--- THE TASK ---
Find every line in the records below that contains the string "small", matching case exactly, and copy each of those lines in full.

--- DATA ROWS ---
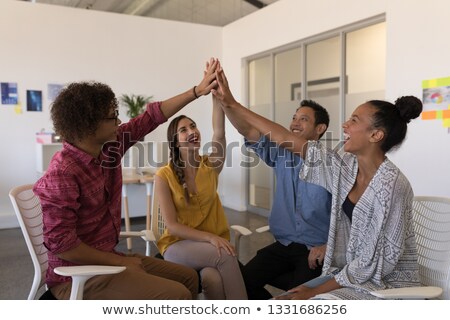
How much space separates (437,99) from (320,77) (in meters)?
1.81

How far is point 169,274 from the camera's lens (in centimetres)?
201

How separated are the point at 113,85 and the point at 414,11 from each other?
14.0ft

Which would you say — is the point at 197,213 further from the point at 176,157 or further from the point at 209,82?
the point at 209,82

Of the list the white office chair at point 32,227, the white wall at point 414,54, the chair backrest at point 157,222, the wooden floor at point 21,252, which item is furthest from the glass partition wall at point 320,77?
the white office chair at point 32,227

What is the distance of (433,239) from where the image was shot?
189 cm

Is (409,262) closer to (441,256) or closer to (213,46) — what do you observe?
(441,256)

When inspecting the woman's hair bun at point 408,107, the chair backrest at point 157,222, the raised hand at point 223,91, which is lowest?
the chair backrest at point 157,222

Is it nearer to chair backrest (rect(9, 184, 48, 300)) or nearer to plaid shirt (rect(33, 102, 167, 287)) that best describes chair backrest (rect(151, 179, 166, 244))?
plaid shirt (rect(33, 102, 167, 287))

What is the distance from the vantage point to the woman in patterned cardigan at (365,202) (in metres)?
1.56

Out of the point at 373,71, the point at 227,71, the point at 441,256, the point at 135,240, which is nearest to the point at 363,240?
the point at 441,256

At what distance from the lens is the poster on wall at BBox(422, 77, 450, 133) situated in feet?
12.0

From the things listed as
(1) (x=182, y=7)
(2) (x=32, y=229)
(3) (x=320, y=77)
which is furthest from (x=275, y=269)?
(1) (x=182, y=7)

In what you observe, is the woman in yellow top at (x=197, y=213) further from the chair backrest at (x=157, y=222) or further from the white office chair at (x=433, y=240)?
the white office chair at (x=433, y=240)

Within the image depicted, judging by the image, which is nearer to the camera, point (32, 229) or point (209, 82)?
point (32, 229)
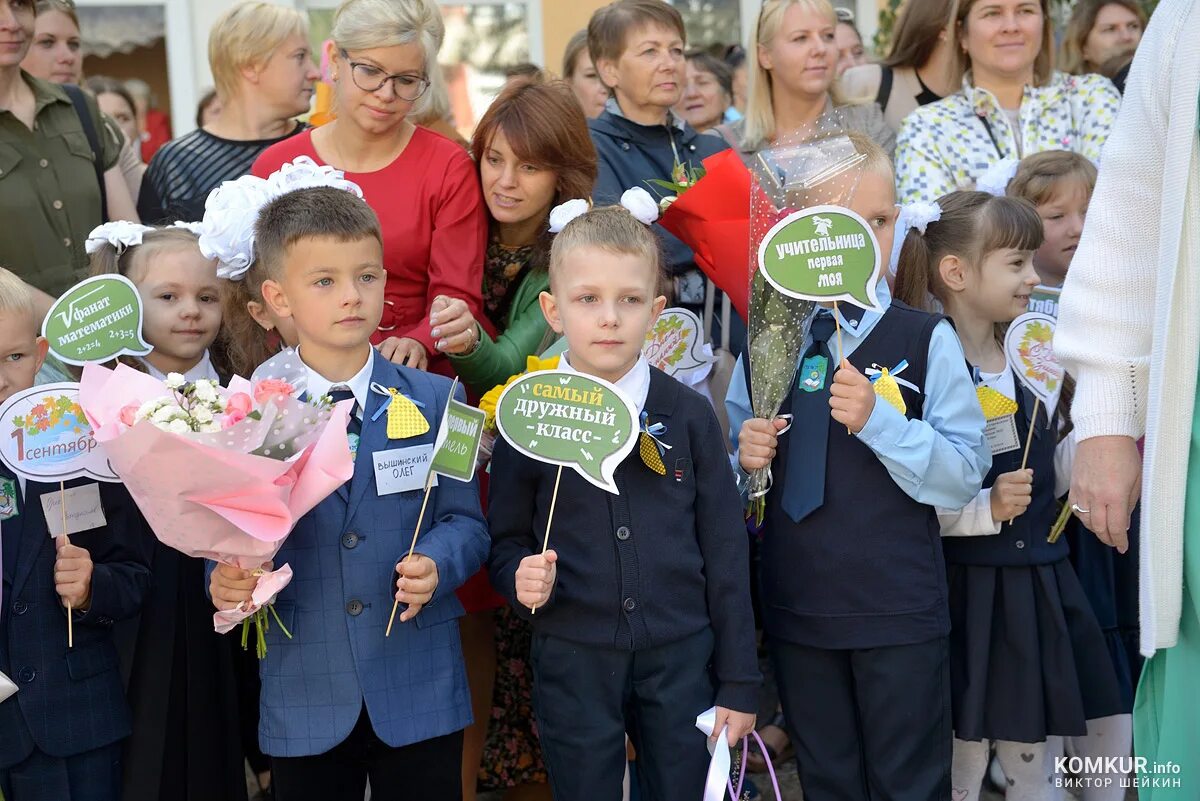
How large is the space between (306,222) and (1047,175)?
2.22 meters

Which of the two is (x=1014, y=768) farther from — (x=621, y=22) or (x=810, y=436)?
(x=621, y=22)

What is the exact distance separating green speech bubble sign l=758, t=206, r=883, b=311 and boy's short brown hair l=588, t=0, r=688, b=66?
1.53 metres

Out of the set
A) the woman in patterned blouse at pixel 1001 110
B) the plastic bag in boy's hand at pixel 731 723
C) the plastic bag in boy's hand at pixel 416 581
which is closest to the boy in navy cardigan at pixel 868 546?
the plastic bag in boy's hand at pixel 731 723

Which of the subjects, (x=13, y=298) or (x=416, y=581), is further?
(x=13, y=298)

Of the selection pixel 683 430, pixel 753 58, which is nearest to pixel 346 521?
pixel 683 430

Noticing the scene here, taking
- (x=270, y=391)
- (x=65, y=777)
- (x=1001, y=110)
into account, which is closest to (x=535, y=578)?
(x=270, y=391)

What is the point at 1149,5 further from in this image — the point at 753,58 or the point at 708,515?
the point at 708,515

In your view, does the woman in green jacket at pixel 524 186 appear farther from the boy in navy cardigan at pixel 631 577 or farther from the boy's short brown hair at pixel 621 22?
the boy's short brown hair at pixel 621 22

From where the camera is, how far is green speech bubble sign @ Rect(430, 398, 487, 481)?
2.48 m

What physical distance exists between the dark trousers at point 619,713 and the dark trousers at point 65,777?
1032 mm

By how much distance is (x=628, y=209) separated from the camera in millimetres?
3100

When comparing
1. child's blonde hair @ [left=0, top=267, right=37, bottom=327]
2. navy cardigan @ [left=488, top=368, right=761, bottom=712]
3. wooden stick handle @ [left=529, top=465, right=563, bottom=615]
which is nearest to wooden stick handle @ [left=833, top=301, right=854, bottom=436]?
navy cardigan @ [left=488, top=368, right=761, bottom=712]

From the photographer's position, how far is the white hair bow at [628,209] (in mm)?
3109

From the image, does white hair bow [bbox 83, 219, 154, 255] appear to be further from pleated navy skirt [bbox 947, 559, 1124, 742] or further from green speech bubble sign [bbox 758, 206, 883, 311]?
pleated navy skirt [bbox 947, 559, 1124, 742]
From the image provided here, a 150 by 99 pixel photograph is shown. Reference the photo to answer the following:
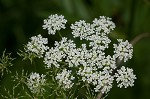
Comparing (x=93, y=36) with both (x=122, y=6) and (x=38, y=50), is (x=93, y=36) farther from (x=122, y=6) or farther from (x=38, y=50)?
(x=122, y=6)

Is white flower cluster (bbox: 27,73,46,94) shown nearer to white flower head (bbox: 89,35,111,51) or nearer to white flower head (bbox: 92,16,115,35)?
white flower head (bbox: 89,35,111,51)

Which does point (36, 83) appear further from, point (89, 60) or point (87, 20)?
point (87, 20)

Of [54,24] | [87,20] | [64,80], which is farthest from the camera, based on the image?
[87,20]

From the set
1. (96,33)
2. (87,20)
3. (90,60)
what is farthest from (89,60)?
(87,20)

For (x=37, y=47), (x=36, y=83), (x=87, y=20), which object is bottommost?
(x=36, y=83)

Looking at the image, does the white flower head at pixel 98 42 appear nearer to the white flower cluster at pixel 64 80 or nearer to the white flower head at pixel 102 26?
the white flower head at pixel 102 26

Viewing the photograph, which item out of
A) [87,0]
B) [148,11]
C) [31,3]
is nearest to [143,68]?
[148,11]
* * *
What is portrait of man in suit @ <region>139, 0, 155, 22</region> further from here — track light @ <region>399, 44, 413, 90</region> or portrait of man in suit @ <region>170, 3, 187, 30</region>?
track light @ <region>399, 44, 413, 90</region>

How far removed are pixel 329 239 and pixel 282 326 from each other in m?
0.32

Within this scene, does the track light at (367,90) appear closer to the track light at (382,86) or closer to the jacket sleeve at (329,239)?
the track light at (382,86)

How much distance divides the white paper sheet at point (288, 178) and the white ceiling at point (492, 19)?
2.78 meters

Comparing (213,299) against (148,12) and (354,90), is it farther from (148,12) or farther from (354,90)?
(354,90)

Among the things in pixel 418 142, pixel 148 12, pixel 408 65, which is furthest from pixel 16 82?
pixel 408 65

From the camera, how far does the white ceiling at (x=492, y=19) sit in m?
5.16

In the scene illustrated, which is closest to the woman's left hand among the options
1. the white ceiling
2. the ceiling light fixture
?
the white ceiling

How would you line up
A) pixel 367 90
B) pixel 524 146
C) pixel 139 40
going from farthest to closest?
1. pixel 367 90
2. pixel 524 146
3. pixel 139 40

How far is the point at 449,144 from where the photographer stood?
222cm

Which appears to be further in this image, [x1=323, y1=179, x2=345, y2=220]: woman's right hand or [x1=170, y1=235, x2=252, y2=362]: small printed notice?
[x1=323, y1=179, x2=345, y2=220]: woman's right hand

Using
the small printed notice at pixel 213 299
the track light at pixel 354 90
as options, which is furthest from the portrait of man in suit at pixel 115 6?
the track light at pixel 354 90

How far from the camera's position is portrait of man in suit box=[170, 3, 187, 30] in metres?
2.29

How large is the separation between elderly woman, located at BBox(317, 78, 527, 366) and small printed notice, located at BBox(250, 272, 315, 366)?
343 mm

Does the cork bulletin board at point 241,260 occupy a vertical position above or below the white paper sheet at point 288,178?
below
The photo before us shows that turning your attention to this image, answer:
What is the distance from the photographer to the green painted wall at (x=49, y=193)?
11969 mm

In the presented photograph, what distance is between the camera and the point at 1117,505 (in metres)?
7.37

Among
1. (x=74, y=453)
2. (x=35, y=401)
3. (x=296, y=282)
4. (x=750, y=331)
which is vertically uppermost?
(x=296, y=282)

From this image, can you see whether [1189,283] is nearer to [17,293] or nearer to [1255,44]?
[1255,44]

--- THE REPLY ---
Which appears to be further in this image, [x1=323, y1=179, x2=345, y2=220]: woman's right hand or [x1=170, y1=235, x2=252, y2=362]: small printed notice?
the small printed notice at pixel 213 299
How large is the separation between elderly woman, located at BBox(317, 78, 527, 366) and small printed notice, located at BBox(250, 272, 315, 366)?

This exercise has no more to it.